My MacBook Pro returns from its extended hiatus today, Monday. Over the last twelve days, I’ve been living on a 450mhz PowerMac G4 Cube with 640 MB of RAM. It’s eye-opening not only how difficult the transition has been for me, but how usable the older and slower machine actually is.
Moving down from a 2.16 Core2Duo MacBook Pro with 2GB of RAM is difficult for a few reasons. The first is just plain speed. Running Camino, my Macintosh web browser of choice, was painful on the Cube. There were optimized builds available, which helped somewhat, but browsing was slow and unpleasant.

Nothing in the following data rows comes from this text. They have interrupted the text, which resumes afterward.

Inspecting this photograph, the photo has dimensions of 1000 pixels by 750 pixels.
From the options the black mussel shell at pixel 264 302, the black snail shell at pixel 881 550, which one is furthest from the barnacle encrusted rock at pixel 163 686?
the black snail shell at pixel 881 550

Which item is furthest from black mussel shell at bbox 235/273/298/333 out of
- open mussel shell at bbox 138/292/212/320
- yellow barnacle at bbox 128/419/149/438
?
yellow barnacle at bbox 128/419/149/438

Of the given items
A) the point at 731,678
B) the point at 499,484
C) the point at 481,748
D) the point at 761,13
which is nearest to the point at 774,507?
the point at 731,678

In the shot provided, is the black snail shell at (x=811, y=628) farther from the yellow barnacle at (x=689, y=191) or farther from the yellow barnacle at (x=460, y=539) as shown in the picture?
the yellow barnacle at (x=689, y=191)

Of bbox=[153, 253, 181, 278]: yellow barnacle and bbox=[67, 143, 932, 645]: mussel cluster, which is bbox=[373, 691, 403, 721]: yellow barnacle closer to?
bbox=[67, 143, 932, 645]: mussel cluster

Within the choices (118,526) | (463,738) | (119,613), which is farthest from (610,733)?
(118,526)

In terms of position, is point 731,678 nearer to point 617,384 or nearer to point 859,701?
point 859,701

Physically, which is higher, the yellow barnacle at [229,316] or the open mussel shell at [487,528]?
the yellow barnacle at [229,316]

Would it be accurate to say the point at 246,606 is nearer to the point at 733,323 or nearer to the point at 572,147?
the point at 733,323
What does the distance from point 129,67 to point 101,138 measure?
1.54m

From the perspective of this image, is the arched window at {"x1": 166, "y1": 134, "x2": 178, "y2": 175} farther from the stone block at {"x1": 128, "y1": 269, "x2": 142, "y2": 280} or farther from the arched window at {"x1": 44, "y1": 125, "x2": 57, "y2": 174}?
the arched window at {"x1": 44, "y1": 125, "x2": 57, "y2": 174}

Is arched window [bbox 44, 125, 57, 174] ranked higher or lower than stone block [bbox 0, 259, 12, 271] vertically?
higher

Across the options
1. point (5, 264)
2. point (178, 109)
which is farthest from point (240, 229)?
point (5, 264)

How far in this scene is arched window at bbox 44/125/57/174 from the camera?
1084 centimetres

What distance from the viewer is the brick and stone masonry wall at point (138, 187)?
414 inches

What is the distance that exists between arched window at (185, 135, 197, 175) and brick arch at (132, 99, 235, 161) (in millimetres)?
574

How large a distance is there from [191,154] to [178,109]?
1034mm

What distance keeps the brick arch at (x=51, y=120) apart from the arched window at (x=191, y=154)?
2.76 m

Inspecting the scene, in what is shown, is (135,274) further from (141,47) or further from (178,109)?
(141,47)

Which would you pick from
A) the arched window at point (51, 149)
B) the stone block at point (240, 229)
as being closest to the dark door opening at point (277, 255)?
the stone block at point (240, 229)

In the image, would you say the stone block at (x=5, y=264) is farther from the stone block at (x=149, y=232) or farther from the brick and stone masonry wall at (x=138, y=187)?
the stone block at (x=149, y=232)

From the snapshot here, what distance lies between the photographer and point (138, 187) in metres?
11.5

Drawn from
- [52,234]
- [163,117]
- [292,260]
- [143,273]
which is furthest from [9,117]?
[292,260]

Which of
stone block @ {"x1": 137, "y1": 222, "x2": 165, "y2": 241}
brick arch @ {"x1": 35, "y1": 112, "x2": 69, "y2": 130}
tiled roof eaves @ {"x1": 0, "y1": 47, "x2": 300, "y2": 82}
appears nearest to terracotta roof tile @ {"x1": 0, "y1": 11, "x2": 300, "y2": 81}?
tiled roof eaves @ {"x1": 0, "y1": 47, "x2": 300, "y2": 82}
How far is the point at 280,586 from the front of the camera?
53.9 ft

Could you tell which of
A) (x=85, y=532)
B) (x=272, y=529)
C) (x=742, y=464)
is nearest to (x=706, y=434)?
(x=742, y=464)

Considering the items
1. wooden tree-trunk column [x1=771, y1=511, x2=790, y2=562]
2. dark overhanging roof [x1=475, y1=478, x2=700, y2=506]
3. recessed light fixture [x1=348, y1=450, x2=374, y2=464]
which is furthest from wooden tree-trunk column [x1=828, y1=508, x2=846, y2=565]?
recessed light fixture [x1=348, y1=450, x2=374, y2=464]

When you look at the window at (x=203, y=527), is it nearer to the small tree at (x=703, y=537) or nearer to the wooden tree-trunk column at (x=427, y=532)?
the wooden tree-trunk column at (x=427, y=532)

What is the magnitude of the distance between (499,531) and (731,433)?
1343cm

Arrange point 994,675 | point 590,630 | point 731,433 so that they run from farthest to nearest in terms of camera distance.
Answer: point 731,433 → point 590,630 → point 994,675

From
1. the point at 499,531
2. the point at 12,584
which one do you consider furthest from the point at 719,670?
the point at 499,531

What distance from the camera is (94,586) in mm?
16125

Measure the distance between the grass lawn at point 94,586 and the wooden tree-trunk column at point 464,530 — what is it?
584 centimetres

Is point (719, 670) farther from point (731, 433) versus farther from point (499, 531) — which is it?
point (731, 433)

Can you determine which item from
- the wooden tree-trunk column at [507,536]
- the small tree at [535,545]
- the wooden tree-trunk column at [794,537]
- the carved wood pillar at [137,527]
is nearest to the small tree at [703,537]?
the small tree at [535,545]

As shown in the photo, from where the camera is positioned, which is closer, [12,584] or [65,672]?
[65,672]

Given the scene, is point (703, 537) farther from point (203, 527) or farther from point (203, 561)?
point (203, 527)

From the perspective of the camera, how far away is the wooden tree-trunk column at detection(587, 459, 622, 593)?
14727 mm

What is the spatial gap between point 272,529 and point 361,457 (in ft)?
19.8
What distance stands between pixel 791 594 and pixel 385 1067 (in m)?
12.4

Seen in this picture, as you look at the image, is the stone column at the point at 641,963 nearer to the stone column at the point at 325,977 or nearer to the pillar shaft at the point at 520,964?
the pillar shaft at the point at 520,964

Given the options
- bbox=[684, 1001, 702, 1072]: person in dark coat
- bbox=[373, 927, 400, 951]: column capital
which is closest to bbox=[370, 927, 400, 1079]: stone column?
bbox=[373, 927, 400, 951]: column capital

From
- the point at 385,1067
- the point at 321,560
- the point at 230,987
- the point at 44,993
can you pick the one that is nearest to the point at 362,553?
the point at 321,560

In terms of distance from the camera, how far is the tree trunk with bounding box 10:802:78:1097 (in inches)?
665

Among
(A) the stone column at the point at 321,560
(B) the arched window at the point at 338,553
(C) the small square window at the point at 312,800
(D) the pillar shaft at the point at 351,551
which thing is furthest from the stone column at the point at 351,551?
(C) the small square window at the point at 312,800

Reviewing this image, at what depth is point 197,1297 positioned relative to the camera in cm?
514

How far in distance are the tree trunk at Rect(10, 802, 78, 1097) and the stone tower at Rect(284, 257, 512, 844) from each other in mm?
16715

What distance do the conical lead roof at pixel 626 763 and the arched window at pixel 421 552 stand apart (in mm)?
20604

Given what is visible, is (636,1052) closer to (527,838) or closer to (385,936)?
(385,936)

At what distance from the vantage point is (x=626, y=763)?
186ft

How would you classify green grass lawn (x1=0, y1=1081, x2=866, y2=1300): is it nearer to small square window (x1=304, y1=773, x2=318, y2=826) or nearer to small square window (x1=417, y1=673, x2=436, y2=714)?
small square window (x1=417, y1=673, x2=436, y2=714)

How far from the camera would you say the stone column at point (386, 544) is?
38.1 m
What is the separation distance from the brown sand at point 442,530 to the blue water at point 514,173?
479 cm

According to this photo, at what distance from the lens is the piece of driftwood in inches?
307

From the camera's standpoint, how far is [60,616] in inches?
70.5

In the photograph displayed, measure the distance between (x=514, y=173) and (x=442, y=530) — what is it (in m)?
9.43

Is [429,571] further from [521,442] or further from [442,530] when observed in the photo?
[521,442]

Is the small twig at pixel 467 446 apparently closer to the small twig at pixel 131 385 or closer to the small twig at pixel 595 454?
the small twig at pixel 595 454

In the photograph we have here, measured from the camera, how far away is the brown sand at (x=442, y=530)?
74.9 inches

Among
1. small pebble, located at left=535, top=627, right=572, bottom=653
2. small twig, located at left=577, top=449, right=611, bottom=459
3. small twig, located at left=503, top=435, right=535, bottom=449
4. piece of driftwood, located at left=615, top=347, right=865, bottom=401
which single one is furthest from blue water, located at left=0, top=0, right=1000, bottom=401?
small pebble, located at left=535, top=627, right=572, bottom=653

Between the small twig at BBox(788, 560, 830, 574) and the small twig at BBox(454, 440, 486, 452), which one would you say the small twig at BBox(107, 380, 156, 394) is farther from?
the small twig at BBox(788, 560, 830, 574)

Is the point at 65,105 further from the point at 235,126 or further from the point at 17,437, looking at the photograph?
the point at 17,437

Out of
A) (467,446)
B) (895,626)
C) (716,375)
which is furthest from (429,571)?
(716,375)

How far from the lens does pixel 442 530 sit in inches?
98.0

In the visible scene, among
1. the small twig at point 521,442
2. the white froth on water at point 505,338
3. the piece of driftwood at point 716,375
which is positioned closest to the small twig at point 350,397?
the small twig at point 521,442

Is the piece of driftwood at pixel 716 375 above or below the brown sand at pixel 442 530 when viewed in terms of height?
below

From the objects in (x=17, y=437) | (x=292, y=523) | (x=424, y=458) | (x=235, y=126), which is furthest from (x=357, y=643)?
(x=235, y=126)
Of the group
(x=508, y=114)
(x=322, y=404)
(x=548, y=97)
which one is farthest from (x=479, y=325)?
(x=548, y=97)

Loading a comment thread on Digg caused the browser to lock up for around ten seconds, playback of Flash videos (like the ones on YouTube) was tricky, and having more than four tabs open turned the browser into a snail.
The second difficulty in jumping to a computer introduced in July of 2000 is its operating system. My MacBook Pro runs Apple’s recently introduced version of Mac OS X, Leopard. As we know, the G4 Cube can run Leopard, but it is largely unstable. Thus, for the last twelve days, I’ve been using Mac OS X Tiger. Although Leopard has bugs that I often twitter about, it is the most impressive operating system I have ever used. The perspective I have from running this antiquated computer for so long lets me see that.
My third difficulty was not being able to do certain tasks. For example, I encountered a major design bug on my site this week thanks to a reader email (thanks, Michael Clark!), but could not fix it. I couldn’t trust the Cube to run the all of software I use to fix up Exposay (Transmit, Coda, Safari, Firefox, Opera) at the same time. I’ll fix the bug as soon as possible.
Doing a key school assignment in the last week was very difficult on this computer. My word processor of choice is Office 2008 for the Mac, which is a very slow and very unstable application on a 450mhz PowerPC G4. To be fair, its requirements clearly state that a PowerPC G4 processor must be clocked at 500MHz or faster for it to run acceptably.
I pushed this machine to its limit this week. I had Camino, Adium, iTunes, Finder, TextEdit, Dictionary, Last.fm, Twitterrific, QuickSilver, and the Gmail Notifier running at almost all times. Although it was most definitely difficult to use, the machine never crashed once, even under long stretches of 100% CPU load.
Really, I’m fortunate to have purchased this extra computer. For what I spent on it, $250, it really came in handy. Besides serving as my Mom’s computer, it never hurts for me to have a backup machine. If it ran Leopard natively, it would have been perfect. I would have just cloned by MacBook Pro’s hard disk to it and carried on as usual. That’s a wonderful aspect of the Mac – true application and data portability from machine to machine. It’s a shame that the Cube could only run Tiger.
Besides downloading optimized versions of some of my applications, running the computer at a lower color depth was helpful in speeding things up. Rather than displaying millions of colors on my screen, I elected to display only thousands of colors.
I hope my experience will provide some insight to others running slow computers and let everyone else appreciate their modern supercomputers. I’m glad to be back.